THIRD STRIKE: Cadets have Lynx number again, season ends

IOWA FALLS – Casey Schlatter played a serviceable first half of basketball here last night, but when his team needed him to step on the gas in the second half he left Webster City choking on his exhaust fumes.

Iowa Falls-Alden’s 6-foot-8 junior all-state forward erupted for 25 of the Cadets’ 35 points over the final 16 minutes of play and that was good enough to send his team into the Class 3A District 4 final following a 57-46 semifinal triumph over the Lynx.

Schlatter – the leading scorer in 3A at 25.5 points per game entering the postseason – had just five in the opening half. He streaked by that in the opening 2 minutes of the third quarter on his way to a game-high 30.

“Give (Schlatter) credit … he’s 6-8 and he’s long, and he does a good job of attacking people,” WCHS head coach Marty McKinney said after his club lost to the Cadets for the third time and wrapped up its season at 10-12.

Schlatter knocked down 9 of 16 shots from the field and 11 of 13 free throws. He was also a force at the defensive end where he yanked down seven of his eight rebounds and he also swatted seven shots.

The blocks irked McKinney, who said his team did a poor job of attacking.

“It was very frustrating because we really focused the last two days on attacking him and getting into his body, but then we came out in the game and didn’t do it,” he said. “We just didn’t have enough guys that would go after him and get him in foul trouble.”

Brayden McDaniel added nine points for the Cadets (19-3), who will now face Waverly-Shell Rock (18-4) in Thursday’s district final in Cedar Falls. Jake Campbell buried a pair of first-half 3-point baskets for six points; Nick Jensen finished with six as well.

Sharpshooter Mason Myers led WCHS with 18 points, 15 coming in the second half to keep the Lynx afloat. He drilled back-to-back 3s and then tossed in a teardrop in the lane in the third quarter after IF-A build its biggest lead of 12.

Colby Larson created a steal and then rewarded himself with an inside bucket with 15 seconds left in the third to pull WCHS within 37-33, but Schlatter answered with a short baseline jumper just before the buzzer to extend the Cadets’ edge back to six.

It was 49-41 IF-A with 2 minutes remaining when a critical call went against the Lynx and ended any chance they had at a comeback.
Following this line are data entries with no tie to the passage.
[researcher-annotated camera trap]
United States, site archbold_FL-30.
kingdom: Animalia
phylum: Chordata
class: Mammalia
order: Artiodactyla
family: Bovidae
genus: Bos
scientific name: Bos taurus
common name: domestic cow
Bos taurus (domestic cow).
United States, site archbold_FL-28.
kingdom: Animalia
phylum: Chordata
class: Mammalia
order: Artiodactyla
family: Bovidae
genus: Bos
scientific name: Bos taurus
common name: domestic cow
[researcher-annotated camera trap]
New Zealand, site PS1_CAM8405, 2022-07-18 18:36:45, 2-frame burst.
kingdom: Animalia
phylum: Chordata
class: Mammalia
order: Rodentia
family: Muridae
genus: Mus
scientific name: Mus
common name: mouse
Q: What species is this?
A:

Mason Myers split a pair of defenders on the left block and threw up a tough shot that went in as he fell to the ground. But instead of a basket and potential 3-point play to cut the margin to five, Myers was whistled for a charging foul. McKinney was tagged with a technical foul for arguing the call moments later and Schlatter drained both free throws to up the Cadets’ cushion to 51-41.

“At that point I just felt like I needed to fight for our guys and that’s what I did,” McKinney said.

Neither team lit it up early and that may have ultimately been the Lynx demise. They missed their first seven shots from the floor until Austin Myers finally broke a scoreless tie with a runner in the lane 4 minutes into the contest.

WCHS flustered the Cadets with a diamond-and-one defense early on; IF-A began the game 0-8 from the field and didn’t record its first field goal until the 1:20 mark of the period.

It was tied at 6 after 8 minutes.

“We knew (the diamond-and-one) defense was going to be something we couldn’t stick with the whole game, so we really wanted to disrupt them for a little bit and jump on them, but we just couldn’t score points,” McKinney said. “We could not get key baskets at key times.”

IF-A went on a 10-0 spurt in the second quarter to build an 18-9 lead. Nick Olmstead led a Lynx comeback and brought them within 22-18 at the half. He scored all nine of his points during the opening half.

Larson and Colt Richardson gave WCHS valuable minutes off the bench. Larson finished with four points, five rebounds and three steals. Richardson, just a freshman, put up seven points and five boards.

“Colt’s really stepped up big for us the last few games,” McKinney said. “He definitely has a bright future.”